> What you will do
Copy the listing from the line containing "At what distance" through the end, inclusive, swapping "viewer" for "camera" and leaving everything else unchanged.

> Material

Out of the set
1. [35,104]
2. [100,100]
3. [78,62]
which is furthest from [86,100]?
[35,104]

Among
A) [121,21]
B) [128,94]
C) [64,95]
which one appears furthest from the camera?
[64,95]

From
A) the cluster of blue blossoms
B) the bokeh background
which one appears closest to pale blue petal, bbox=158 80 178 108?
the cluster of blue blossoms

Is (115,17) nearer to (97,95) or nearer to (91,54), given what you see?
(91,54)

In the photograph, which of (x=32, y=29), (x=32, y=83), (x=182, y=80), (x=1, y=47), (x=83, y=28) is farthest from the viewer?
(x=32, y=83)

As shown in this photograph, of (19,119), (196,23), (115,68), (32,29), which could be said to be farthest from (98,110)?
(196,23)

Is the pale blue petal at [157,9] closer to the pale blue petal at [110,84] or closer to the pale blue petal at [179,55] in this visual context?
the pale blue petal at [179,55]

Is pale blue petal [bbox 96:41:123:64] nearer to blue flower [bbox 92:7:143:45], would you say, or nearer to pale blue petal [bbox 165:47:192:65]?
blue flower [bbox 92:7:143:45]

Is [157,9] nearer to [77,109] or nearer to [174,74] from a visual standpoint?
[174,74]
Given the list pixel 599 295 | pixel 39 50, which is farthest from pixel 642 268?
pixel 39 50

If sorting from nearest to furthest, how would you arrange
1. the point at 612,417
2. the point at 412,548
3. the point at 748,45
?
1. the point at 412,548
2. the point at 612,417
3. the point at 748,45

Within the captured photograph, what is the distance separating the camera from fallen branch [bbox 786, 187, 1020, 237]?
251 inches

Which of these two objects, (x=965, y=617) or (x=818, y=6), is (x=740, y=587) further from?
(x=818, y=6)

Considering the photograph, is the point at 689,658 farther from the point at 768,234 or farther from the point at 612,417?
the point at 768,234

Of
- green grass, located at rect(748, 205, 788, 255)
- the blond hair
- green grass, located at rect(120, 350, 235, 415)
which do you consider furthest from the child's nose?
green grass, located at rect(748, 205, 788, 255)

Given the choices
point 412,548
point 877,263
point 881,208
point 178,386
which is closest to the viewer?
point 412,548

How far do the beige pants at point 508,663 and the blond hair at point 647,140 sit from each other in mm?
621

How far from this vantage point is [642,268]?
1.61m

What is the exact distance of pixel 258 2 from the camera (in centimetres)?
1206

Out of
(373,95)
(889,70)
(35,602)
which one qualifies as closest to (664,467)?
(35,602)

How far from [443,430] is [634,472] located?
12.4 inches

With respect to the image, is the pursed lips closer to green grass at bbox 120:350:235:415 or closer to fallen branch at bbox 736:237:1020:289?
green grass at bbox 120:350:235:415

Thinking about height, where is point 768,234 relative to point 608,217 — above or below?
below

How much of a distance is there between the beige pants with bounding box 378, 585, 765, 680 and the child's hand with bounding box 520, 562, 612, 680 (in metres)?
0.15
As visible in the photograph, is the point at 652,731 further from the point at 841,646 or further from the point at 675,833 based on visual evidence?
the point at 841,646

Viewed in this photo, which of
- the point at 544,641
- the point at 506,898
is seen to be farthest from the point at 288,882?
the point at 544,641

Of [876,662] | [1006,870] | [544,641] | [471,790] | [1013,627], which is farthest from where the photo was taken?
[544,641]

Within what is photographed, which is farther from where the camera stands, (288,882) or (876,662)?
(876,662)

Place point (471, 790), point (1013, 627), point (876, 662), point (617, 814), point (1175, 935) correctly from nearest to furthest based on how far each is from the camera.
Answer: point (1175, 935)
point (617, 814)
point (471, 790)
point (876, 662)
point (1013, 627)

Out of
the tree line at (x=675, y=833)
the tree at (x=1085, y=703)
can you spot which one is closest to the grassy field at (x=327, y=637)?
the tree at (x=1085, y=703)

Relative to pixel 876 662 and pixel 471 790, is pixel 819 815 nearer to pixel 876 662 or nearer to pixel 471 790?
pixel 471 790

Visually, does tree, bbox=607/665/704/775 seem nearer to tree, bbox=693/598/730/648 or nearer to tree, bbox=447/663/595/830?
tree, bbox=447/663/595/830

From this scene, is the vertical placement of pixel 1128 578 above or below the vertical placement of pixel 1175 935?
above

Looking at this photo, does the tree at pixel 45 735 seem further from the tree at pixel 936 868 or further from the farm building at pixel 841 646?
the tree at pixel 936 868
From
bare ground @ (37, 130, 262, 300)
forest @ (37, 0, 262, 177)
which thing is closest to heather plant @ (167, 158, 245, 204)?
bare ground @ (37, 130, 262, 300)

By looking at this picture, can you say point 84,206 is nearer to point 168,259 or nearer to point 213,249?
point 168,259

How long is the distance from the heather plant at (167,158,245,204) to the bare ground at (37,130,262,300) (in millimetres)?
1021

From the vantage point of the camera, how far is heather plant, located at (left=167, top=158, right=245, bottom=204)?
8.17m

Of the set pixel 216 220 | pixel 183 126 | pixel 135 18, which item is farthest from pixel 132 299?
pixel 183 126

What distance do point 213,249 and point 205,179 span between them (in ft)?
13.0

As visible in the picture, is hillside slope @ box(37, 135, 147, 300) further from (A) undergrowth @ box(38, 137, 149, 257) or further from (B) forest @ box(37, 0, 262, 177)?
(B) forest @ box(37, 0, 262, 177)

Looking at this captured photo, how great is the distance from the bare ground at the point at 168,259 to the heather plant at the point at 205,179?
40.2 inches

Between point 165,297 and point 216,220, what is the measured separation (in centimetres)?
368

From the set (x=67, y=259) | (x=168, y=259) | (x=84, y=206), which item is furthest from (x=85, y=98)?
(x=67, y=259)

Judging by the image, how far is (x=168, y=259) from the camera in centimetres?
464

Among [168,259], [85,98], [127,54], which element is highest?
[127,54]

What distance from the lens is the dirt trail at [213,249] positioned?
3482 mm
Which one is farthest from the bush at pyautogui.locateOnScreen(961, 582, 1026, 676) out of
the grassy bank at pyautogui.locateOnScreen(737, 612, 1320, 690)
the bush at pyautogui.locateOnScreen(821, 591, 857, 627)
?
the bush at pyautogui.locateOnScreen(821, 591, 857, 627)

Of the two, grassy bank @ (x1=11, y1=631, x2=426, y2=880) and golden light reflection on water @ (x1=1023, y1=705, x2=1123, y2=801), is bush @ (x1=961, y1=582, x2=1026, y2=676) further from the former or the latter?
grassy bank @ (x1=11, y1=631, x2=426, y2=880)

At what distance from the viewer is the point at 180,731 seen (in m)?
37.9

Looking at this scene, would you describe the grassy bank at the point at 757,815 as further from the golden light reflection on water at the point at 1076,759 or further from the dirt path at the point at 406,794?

> Right answer
At what distance from the camera is the point at 180,731 seen (in m)?
37.9

Looking at this scene, would you describe the grassy bank at the point at 757,815 as further from the golden light reflection on water at the point at 1076,759 or further from the dirt path at the point at 406,794?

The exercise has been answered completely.